◆ **ПОКАЗАННЫЙ ОТРЫВОК**
──────────────────────────────

Узорщики слова и пробы пера. Глава 5

Владимир Голдин
                Владимир Голдин

            Глава пятая.        Морозов-Уральский


Морозов (литературное имя Уральский) Степан Артемьевич, родился в 1896 году. Образование – низшее. 1916-1918 годы – состоял в партии анархистов. 1917-1924 годы – служил командиром авиационного отряда. Женат – отец четырех детей. Публикации: «В стране Манси», «Фабрика молока», «Красный десант», «Военлеты». Рассказы в журналах «Рост», и «Штурм» за 1930-1935 годы. Арестован – 25 марта 1938 года. Казнен – 15 мая 1938 года.


В конце 30-х годов прошлого столетия Свердловская писательская организация представляла собой сборную команду, съехавшихся на Урал людей разного масштаба революционных заслуг и всех оттенков политической радуги. Вспомним Панова – революционера районного Усольского масштаба, С. Морозов-Уральский – в прошлом анархиста и военлета. А. Баранов – участник самых ярких октябрьских событий, П. Ратушный – эссер, сотрудник ВЧК. О судьбе Порфирия Илларионовича Ратушного известно значительно меньше, чем о А. Баранове, и это понятно, другой род службы, другие проблемы и тайны.

──────────────────────────────

Строки данных:
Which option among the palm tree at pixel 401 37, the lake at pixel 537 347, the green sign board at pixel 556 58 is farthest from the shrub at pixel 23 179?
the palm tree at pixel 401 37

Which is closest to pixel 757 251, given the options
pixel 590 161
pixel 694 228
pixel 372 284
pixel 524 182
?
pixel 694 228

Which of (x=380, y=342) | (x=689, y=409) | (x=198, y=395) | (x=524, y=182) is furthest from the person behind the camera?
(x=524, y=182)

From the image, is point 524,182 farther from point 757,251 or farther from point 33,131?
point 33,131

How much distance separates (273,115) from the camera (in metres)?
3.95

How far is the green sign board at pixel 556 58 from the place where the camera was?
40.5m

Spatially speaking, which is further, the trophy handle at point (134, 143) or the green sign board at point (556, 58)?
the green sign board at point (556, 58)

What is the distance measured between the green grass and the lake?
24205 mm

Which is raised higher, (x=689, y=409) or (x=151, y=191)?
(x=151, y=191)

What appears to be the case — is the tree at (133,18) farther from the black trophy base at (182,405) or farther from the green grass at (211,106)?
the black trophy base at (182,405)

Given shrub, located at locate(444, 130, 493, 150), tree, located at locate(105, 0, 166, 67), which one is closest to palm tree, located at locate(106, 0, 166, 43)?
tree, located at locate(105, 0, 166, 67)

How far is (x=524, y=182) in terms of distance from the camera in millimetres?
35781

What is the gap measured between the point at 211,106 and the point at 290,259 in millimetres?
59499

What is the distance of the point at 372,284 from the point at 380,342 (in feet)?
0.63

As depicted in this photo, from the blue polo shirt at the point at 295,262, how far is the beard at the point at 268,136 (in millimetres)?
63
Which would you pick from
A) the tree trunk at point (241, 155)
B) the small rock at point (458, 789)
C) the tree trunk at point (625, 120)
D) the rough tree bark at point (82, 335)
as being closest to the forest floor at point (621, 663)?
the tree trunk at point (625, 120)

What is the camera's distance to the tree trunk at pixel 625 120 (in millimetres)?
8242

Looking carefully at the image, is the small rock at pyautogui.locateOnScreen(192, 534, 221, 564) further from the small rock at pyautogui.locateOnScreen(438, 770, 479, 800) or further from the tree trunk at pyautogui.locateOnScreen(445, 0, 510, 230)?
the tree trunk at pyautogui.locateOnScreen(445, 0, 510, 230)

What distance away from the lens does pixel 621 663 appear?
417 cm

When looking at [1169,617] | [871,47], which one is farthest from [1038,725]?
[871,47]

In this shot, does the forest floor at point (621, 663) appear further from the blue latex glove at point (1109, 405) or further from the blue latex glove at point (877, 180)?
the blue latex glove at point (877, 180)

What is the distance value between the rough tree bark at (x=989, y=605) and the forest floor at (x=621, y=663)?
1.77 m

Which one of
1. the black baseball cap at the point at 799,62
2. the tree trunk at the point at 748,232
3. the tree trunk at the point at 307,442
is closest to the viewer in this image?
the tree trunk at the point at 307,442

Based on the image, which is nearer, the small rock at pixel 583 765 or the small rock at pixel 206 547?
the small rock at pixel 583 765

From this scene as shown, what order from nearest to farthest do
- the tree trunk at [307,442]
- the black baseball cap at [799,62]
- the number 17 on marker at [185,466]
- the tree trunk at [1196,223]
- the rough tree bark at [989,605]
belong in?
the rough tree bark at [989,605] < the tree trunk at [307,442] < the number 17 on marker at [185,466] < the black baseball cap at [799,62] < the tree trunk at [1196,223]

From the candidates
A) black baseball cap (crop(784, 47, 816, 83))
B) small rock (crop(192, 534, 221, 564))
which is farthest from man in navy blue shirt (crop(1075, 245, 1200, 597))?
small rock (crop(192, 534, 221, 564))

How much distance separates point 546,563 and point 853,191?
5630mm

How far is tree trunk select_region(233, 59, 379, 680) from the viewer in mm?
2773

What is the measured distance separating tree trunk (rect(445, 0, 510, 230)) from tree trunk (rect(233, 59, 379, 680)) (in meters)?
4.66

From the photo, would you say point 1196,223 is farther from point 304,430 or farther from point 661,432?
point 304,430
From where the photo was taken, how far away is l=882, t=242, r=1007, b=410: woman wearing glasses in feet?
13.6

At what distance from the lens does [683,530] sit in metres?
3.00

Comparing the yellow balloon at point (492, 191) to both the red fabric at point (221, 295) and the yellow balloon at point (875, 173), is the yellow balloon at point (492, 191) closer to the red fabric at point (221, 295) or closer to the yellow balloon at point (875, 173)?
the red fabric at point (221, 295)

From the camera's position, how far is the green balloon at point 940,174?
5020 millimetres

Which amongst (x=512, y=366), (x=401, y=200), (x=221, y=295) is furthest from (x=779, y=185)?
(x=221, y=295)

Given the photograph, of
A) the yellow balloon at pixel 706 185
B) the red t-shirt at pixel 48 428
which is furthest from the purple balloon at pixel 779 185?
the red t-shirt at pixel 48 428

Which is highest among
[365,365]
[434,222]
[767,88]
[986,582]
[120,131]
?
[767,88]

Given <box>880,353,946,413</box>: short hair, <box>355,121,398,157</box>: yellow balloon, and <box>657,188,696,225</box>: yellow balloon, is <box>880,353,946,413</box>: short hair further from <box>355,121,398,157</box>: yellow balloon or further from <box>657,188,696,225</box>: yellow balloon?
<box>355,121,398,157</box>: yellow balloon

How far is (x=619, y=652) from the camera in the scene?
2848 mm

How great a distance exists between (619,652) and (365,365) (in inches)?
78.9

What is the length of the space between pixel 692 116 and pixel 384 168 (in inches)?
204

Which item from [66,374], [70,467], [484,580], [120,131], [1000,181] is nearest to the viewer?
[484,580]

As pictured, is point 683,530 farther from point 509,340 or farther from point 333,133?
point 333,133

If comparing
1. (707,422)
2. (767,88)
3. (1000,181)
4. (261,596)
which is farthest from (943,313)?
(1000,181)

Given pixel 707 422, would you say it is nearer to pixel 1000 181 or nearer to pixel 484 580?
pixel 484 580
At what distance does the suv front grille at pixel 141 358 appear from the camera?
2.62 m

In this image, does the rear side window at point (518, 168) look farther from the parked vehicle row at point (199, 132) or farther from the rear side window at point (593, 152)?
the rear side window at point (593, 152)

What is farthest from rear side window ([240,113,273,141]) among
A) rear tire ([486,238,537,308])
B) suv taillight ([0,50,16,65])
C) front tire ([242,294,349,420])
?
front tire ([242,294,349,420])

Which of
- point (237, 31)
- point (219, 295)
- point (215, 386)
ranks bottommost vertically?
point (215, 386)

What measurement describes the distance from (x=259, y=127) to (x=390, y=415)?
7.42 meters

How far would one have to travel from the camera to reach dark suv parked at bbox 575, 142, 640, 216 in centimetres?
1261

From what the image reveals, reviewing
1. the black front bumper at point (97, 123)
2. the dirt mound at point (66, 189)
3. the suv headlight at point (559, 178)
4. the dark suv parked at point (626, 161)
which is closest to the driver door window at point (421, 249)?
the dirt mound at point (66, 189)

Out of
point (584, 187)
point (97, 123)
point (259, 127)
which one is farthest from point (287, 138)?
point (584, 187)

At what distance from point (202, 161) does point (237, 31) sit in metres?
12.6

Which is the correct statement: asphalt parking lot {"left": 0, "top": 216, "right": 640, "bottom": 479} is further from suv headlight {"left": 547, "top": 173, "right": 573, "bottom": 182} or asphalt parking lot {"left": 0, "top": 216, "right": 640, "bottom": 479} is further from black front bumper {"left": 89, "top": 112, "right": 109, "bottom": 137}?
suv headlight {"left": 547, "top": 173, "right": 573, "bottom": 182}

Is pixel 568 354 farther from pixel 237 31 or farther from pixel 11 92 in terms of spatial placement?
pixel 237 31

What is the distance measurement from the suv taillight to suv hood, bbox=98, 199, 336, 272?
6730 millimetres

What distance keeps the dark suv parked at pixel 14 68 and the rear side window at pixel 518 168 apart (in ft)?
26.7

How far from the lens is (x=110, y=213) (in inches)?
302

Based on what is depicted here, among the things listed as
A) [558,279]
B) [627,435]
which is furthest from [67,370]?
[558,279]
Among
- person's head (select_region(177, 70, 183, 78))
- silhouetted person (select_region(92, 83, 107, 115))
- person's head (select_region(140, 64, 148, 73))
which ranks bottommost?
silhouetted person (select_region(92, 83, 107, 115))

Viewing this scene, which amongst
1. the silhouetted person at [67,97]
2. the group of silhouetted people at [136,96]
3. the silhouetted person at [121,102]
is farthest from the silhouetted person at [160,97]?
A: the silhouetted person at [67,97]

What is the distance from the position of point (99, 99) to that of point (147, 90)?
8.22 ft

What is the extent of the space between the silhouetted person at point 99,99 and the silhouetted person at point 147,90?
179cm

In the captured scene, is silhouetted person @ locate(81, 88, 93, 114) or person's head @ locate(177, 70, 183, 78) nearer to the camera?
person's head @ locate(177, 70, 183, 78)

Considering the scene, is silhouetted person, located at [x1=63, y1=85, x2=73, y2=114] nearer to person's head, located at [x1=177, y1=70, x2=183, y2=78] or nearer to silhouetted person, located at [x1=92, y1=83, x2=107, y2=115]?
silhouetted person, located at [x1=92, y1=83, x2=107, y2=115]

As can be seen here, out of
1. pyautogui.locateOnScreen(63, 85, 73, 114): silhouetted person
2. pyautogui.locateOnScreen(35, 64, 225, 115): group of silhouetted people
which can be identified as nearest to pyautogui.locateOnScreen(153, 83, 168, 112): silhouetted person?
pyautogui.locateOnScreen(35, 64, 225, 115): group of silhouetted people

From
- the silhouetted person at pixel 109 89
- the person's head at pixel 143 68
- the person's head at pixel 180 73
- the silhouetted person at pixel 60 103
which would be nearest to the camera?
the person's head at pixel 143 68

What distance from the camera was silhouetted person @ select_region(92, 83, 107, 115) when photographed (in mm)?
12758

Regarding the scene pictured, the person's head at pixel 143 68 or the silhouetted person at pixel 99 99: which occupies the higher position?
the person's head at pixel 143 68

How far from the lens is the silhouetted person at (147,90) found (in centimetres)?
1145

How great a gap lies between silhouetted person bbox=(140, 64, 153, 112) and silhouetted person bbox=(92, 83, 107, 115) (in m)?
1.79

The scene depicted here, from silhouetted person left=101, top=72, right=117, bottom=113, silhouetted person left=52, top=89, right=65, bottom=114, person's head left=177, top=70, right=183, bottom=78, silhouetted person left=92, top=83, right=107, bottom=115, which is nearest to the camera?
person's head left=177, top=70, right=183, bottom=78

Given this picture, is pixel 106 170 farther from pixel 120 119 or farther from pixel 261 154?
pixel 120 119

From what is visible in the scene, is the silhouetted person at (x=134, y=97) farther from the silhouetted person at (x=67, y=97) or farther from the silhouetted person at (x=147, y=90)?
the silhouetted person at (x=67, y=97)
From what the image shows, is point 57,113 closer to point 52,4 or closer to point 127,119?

──────────────────────────────

◆ **ЧТО СДЕЛАТЬ**
Продолжите отрывок о свердловских писателях 1930-х годов, начав сразу после его последнего предложения. Листинг здесь никакой роли не играет.

◆ **ОТВЕТ НИЖЕ**
Известно, что Ратушный состоял в партии эсеров до июля 1918 г. Под фамилией Вергилесов Михаил Владимирович он служил под началом Лациса в Москве, в ВЧК. Его знал лично Дзержинский и был о нем высокого мнения. После эсеровского восстания Вергилесов выходит из партии эсеров и уезжает в контролируемый белыми Киев. Там его опознают, как сотрудника ВЧК. Вергилесов меняет документы на имя Ратушного и под этим именем появляется на Урале, в начале в Магнитогорске. Под этим именем он вошел в литературу. На Урале Ратушный сотрудничает в журнале «За магнитострой литературы».

На Урале Ратушный увлекся изучением благородных камней, а особенно мастерами-умельцами, делающих из камней произведения искусства. В 1937 г. в Челябинске появляются на свет два интересных литературных произведения о камнях и камнерезах: А. Шубина «Зеленый товар» и П. Ратушного «Счастливые камни». Для литератора Ратушного становится тесен г. Магнитогорск, он переезжает в Свердловск, где продолжает работать над полюбившейся темой об уральских камнерезах.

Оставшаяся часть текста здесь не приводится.